田中はゆるく生きたい

完璧ではないが資本主義の不完全性を指摘するマルクス

前回の投稿から引き続き初心者向けマルクスの本「99%のためのマルクス」を読みながら、以前から指摘されてきた資本主義の欠陥とマルクスが何を目指していたかを考察したい。

マルクスを神格化すべきでないが、嘲笑するべきでもない

この本にも書いてるが、僕は決してマルクスを神格化するべきではなく、社会主義や共産主義が資本主義より良い社会形態だと言うつもりもない。言いたいことは過去の記事からも主張しているが、資本主義によって歪められている人間関係やうまくいっていない社会政策のヒントをマルクスから手に入れようとしている。

歪められている人間関係とは打算に基づく人間関係や仕事によって歪められている個々人の尊厳もある。現在の経済において労働とは、分業である。分業の論理、それに基づいて言われるがまま、完成品とは程遠い部分的な労働だけをしていると人間が労働から疎外されてしまうのは当然だと考える。

「疎外」はマルクスが発見し、言語化した状態として有名なものの一つだ。少し説明をするとお金を得るために労働をしているはずが、自分が労働や資本の為の手段に成り下がっている、という状態のことだ。そこには自分の考えやアイデアが入り込む隙はない。本来、人間とは価値に拠らず、生物として多種多様な考えや個々人の行動欲求を持っているはずだ。しかし、労働という領域に入った瞬間、労働過程や会社、社会の一部として有無を言わさずに労働機械に成り下がった姿が確かにそこにある。

マルクスの時代の「疎外」や厳密な定義とは少し離れているかもしれないが、大雑把な認識として以上が「疎外」の説明である。「99%のマルクス/田上孝一」「大洪水の前に/斎藤幸平」「資本論入門/向坂逸郎」などを読んだだけで分かったような気になっていると思われるのは恐縮だが、現代の「疎外」の定義から大きく外れていることはないだろう。

話を戻すと、こうした「疎外」というマルクスの考えをひとつピックアップしても、それほど現代の問題とはかけ離れているわけでもないと思うのである。だから、マルクスがすべて正しいと主張するわけではないが、現代でも通じる問題提起が中にはあると僕は感じる。

マルクスが危険思想だと誤解される理由

マルクスは確かに社会主義思想を深め、晩年それが共産主義の考えとして広がった人間として知られているが、その思想を社会実装する人間や指導者に利用されたと考える人間は少ない。具体的に言うとソ連や中国をはじめとする自称社会主義・自称共産主義の国々に、あたかも指導者に絶対的権威があるように見せかけるためにマルクスの思想が利用された。
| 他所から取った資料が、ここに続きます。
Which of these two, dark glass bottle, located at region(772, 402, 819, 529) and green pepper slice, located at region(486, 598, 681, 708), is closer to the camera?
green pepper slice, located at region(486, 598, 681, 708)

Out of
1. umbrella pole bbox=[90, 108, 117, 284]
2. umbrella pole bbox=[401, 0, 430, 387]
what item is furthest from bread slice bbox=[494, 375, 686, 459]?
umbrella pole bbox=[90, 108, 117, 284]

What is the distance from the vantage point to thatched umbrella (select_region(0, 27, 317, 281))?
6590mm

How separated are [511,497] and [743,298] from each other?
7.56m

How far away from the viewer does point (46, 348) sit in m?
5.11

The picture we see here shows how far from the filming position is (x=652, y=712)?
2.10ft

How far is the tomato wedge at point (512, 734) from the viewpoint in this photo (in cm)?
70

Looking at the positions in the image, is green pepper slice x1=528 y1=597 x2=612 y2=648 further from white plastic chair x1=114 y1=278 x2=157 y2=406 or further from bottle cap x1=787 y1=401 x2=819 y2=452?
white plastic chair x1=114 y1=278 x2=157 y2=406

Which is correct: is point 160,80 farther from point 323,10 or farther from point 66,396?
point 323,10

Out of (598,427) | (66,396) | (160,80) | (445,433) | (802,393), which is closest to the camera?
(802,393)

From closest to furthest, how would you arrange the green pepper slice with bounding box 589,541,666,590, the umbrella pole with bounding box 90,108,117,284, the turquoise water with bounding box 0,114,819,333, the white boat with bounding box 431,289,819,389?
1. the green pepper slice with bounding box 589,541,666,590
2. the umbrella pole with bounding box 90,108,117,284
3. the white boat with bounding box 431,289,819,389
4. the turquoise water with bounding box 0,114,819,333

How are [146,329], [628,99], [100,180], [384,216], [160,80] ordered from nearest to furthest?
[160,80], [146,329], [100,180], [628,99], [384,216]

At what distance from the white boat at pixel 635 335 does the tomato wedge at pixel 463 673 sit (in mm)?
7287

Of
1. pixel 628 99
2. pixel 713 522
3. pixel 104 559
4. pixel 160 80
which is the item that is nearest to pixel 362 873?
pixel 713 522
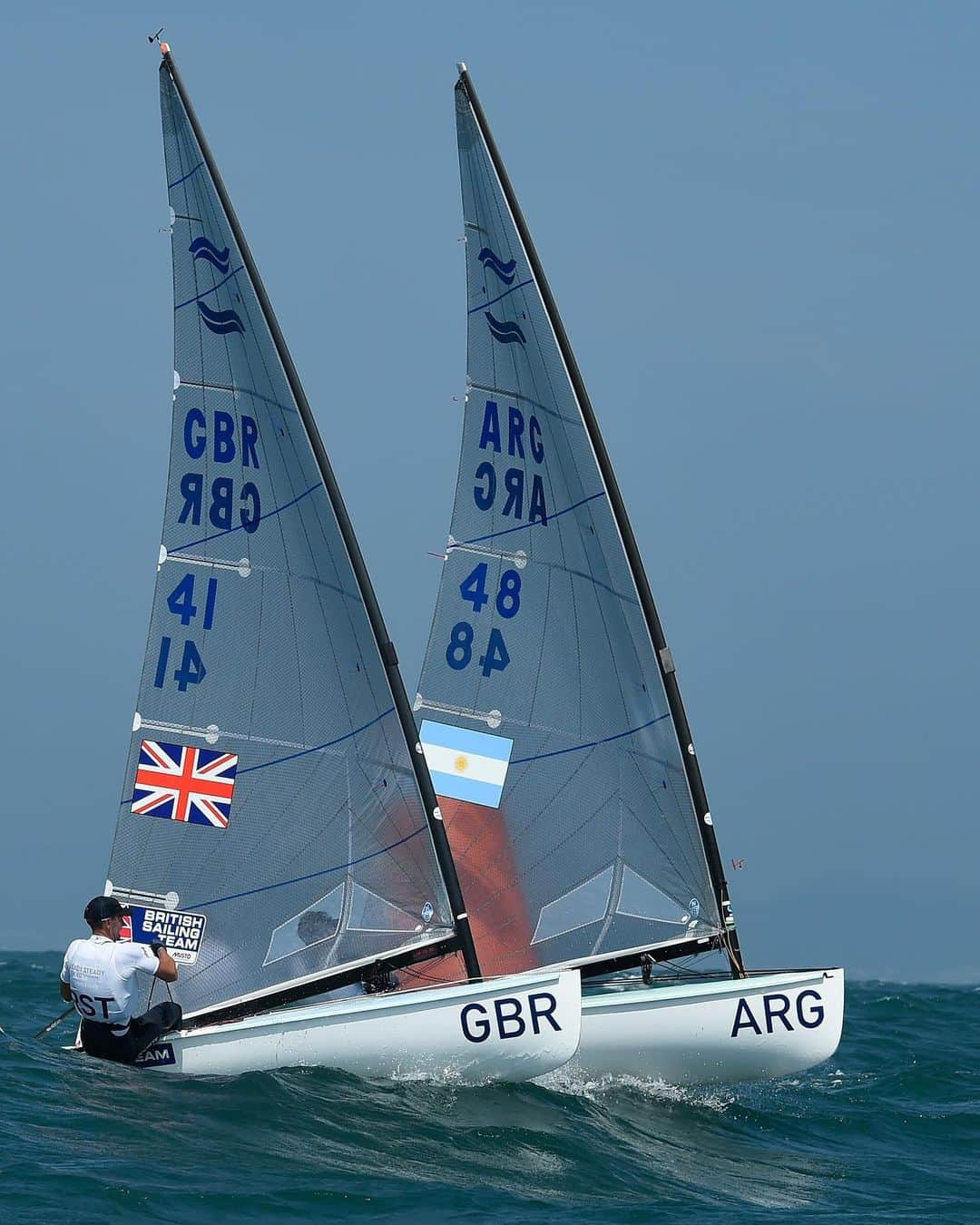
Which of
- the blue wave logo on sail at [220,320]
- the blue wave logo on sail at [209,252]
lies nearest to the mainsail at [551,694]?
the blue wave logo on sail at [220,320]

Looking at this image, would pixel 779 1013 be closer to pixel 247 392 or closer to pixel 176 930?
pixel 176 930

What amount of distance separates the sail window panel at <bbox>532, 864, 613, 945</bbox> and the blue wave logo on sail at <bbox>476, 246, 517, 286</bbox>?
5.44m

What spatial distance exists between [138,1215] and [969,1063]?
10350 mm

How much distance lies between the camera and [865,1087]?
16828mm

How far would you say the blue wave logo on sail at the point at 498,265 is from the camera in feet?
54.7

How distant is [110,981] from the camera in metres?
13.8

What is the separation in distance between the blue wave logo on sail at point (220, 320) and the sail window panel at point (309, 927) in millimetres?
4786

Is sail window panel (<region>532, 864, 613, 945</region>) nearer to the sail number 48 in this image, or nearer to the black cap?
the sail number 48

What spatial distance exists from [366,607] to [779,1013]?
15.9ft

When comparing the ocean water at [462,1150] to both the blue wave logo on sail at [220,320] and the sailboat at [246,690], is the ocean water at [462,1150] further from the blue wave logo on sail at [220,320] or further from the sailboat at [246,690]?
the blue wave logo on sail at [220,320]

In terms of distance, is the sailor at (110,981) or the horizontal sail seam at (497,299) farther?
the horizontal sail seam at (497,299)

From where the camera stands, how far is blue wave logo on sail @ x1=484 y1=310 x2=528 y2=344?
16656 millimetres

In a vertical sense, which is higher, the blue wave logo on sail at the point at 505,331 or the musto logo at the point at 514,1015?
the blue wave logo on sail at the point at 505,331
もともとマルクスの社会主義思想は権威主義的な思想や絶対的な政府・指導者を必要とする社会形態を採用していない。この考えによると、一時的に国民の上に立つべき人は労働者の代表であり、半永久的に指導や政策立法をする人ではない。ソ連のように計画経済を策定する人間たちではないし、中国の指導部のように鶴の一声で特定の産業・ジャンルが潰されてしまう政治形態でもない。ソ連の指導部や中国の指導部はマルクスの想定していた労働者のデレゲート(代表者)ではない。

そして、残念ながらソ連や中国以外の日本や各国における共産党も、労働者のデレゲートではないのでマルクスの理論を持ち込んで自分たちの理論は正しいのだと言うこと自体が空疎である。マルクスは正しかったのだ、と言うこと自体が危険思想なのであれば、共産党という名前を拝借しつつ、実態は労働者の代表ではない政党も同じぐらい危険だと感じる。

きっかけにはなるがそれ自体が正しいのではない

このように何百年前のマルクスでも、現代の問題や解決するべき事柄や人間についての考えを提示している。ここまでで大衆によく理解されていない、自分が誤解してた点として

  • マルクスは危険思想として誤解されている。その思想を利用した人間たちが権威主義に走っているだけ。
  • マルクスには現代でも通じる考えや言語化された状態が多くある。
  • 労働者の考えや境遇を改善するという点から社会を運用する考え

がある。人間は限られた情報だけで何かを判断してしまう生き物なので、仕方ない面もあると思う。しかし学習が足りな過ぎると、それ自体を誤解した状態で誤解した人間を再生産してしまうので危険である。この機にマルクスの考えをざっと網羅できたのは大きい。ここでまとめた話以外にも「アソシエーション」や「家族原理」などまだまだマルクスの考えで面白く興味深いものは沢山あるのでまだまだ学習を続けていかなければならない。